In Her Shell
Monday, August 13, 2007
  Ways I Was A Wuss This Weekend
1. AnthemSled and I went to donate blood, but my iron was too low. I was secretly relieved. I can deal with the needles, it's the consciousness of my warm blood flowing away from me that gives me the icks. Even the prick test for my iron level made me feel a little woozy.

2. We had planned to go see The Bourne Ultimatum the previous evening, but after spending the rainy day in my underwear watching "Alias" DVDs, and the evening reading/talking about the recent horrific killings in Newark, I felt too anxious to leave the house.

3. The next day, Hapabukbuk and I went for a walk in the woods, where even the smallest hill made me short of breath. Then at the "hey it's the seventies, let's exercise outside!" stations along the trail, HB bested me with two chinups to my zero. I could only grab the bar and hop wildly.
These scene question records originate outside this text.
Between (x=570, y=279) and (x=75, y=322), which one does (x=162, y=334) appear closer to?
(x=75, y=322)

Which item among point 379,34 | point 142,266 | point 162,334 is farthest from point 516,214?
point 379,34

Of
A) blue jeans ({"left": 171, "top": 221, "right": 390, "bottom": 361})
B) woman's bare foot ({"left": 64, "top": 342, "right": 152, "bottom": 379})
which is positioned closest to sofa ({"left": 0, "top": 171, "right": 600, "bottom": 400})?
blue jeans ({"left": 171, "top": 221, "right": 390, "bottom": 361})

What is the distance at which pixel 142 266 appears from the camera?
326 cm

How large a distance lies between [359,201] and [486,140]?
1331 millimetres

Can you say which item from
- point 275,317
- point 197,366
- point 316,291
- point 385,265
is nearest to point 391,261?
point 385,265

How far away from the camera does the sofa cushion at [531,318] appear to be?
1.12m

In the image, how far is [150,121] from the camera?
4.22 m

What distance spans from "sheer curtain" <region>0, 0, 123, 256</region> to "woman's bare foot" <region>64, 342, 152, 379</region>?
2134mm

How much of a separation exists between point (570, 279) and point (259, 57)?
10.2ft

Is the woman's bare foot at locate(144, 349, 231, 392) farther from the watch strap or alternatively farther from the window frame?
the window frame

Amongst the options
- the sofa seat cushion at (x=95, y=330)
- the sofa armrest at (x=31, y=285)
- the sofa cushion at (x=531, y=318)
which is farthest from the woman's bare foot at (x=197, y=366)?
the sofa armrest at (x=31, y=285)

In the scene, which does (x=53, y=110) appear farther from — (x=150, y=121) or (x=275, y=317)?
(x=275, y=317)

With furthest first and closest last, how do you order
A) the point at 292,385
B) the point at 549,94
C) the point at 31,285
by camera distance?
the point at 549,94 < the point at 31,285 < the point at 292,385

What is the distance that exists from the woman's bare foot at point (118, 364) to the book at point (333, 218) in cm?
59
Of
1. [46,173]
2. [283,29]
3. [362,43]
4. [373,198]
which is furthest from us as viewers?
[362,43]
In other news, if you type "98 lbs" (as in "98 lb weakling"--clever, right?) into Google Images, you get lots of pictures of naked ladies, from websites with names like "bigfuckingboobs" and "newcummers." Ew!
 
Comments:
I have you bested in the wuss department. One weekend in college when we were broke, we decided to go sell plasma. It was about 100 degrees and I hadn't eaten all day. They pricked my arm to type my blood and I passed out cold right at the desk, in front of everyone. I woke up with my friends laughing at me. Sadder yet, that was going to be my beer money that night.
 
Thanks about the "98 lbs" thing!
 
woops babe! those results is just cause I clicked "do not filter my search results" before searching for images of Jennifer Connelly after we watched Labyrinth the other night (j/k she was like 14 at the time!)... which btw quickly sent me to a site called "sideboob.org" to which I will shortly upload several pictures of you taken recently with my cellphone (j/k ohmigod!)
 
I hate you folks with your seventy degrees. May I come stay with you?
 
TenS: Thank you; that actually makes me feel much better.

Grant: No problem. Anytime I find accidentally pornographic search terms, I'll send them your way.

AS: Ha ha.

Beth: Oh, well, I meant "It's the 1970s." It's actually been well into the 90s most days here... but you can come stay with me anyway!
 
I haven't donated blood ever since the "men who have had sex with men after 1977" restriction came into place. Even though now that thorough blood testing techniques have made that rule completely obsolete, the rule still exists and I still follow it. I have a feeling it's an excuse, but what am I supposed to do?
 
CP: That rule is fucked up and excuse or no, why should anyone have to feel like they are sneaking under the radar in order to give of their own bodies to help other people? If they want people to open their veins, they need to cut out the antiquated prejudicial crap.